De même, pour éviter les sophismes qu’on entend à longueur de temps, il suffit de ne pas être débile. Assayez, vous verrez: expliquez à n’importe qui ce qui séparait Pétain de Doriot, ou une généralité d’un raisonnement systématique, et faites répéter, vous verrez que tout le monde à compris. Ca n’empêchera personne de répéter les mêmes conneries le lendemain.
@ XP
En même temps, depuis quand, au début d’une discussion, envisage-t-on qu’en dernière extrémité, il serait possible, peut-être, éventuellement, à certaines conditions, que notre interlocuteur nous apprenne quelque chose, a fortiori qu’il nous fasse changer d’avis ?
C’est ainsi que Pétain restera, envers et contre tout, un nazi, doublé d’un fasciste ; et collaborationniste encore, le bougre ! Et que personne ne saura jamais qui était Doriot, en dépit de toutes les explications condescendantes.
Oui, oui, nous sommes d’accord. Vous accréditez donc ma thèse que les imbéciles n’en sont pas vraiment. Ils sont autre chose. Un type qui vous dit “Pétain était un Nazi” n’est pas un défficient mental ou un inculte. Reste à savoir ce qu’il est.
@XP : un gauchiste, tout simplement.
N’avez-vous jamais fait cette expérience : vous parvenez à convaincre, après moult efforts et précautions d’usages, un gauchiste d’un fait abérant relevant de son idéologie.
Vous avez donc là un type qui admet à voix haute que cette aspect de son idéologie est fausse.
Le lendemain, le même sujet est abordé, mais sous un angle différents, et le type vous ressort, tel du papier à musique les mêmes aneries.
C’est sans espoir.
L’argumentation, les faits, la réalité même n’interresse pas ces gens là.
Il faut s’y faire, une immense majorité de l’humanité est faite pour suivre.
Il faut supprimer les gauchistes, ils ne sont pas drôles, beaucoup trop sérieux.
L’école buissonnière devient de l’incivisme et un jet de cocktails molotov sur un foyer Sonacotra devient l’opération Barbarossa, c’est à ne plus y tenir.
Sauvons l’humour et les jolies filles (le gauchisme enlaidit terriblement, tout le monde le sait) sabrons les gôches.
effectivement, dans la famille des imbéciles, ce qui caractérise les gauchistes, et plus généralement les républicains et autres humanistes c’est leur incroyable désintérêt pour le Beau et le Vrai.
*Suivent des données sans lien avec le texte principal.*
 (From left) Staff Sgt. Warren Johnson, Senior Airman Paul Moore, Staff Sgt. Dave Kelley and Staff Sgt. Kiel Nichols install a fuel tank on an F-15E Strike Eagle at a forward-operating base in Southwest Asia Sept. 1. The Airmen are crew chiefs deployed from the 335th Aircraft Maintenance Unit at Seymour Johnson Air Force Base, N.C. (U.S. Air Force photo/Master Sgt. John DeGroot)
Ce qui est pourrait paraitre paradoxal quand on constate l’attachement affiché des ces gens là au choses de l’art. Surprenant !
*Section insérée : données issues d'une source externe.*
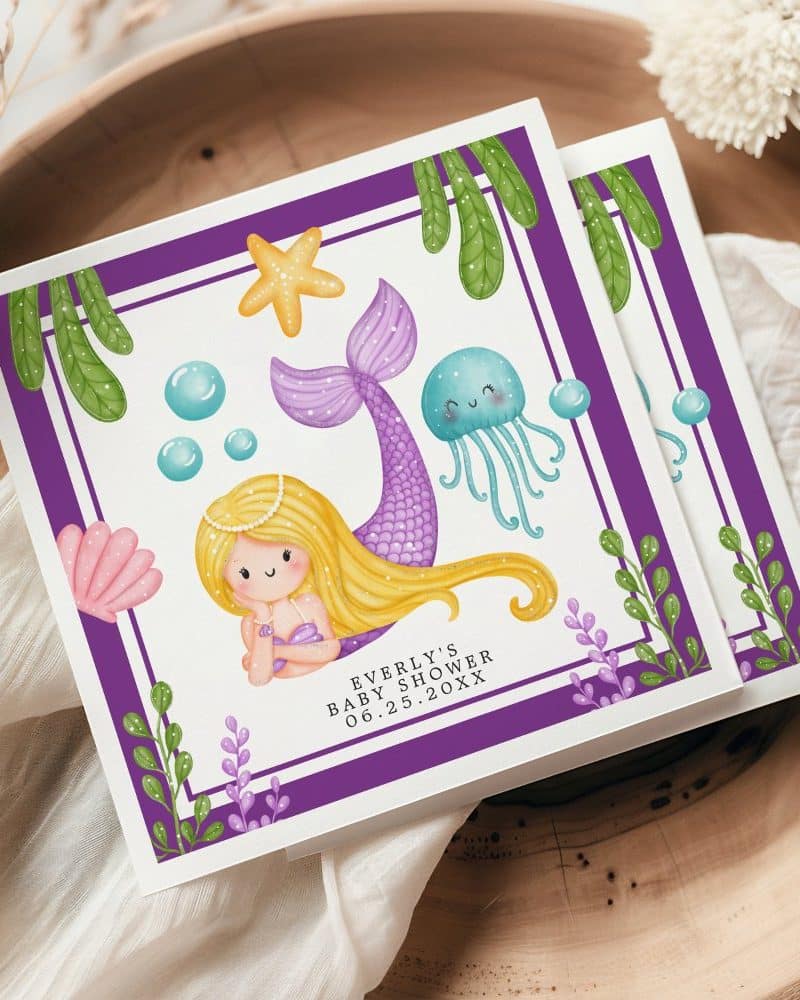 Baby shower invitation featuring a cartoon mermaid with purple tail and blonde hair, surrounded by bubbles, a starfish, and a jellyfish.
J´aime beuacoup vos papiers XP mais ce n´est pas étonnant car moi aussi je suis un gars tolérant et modeste. D´ailleurs ma modestie va jusqu´à foutre mon poing dans la gueule au gaucho dans le genre de situation que vous décrivez. C´est bien de la modetie puisque je pourrais les ridiculiser, les humilier mais ce n´est pas très gentil alors qu´avec un poing dans la gueule, le nez cassé ou quelques dents en moins le gaucho peut raconter que c´est un méchent faf qui lui a fait cela et ainsi etre renforcé dans ses croyances. Plus charitable que moi tu meurs, non?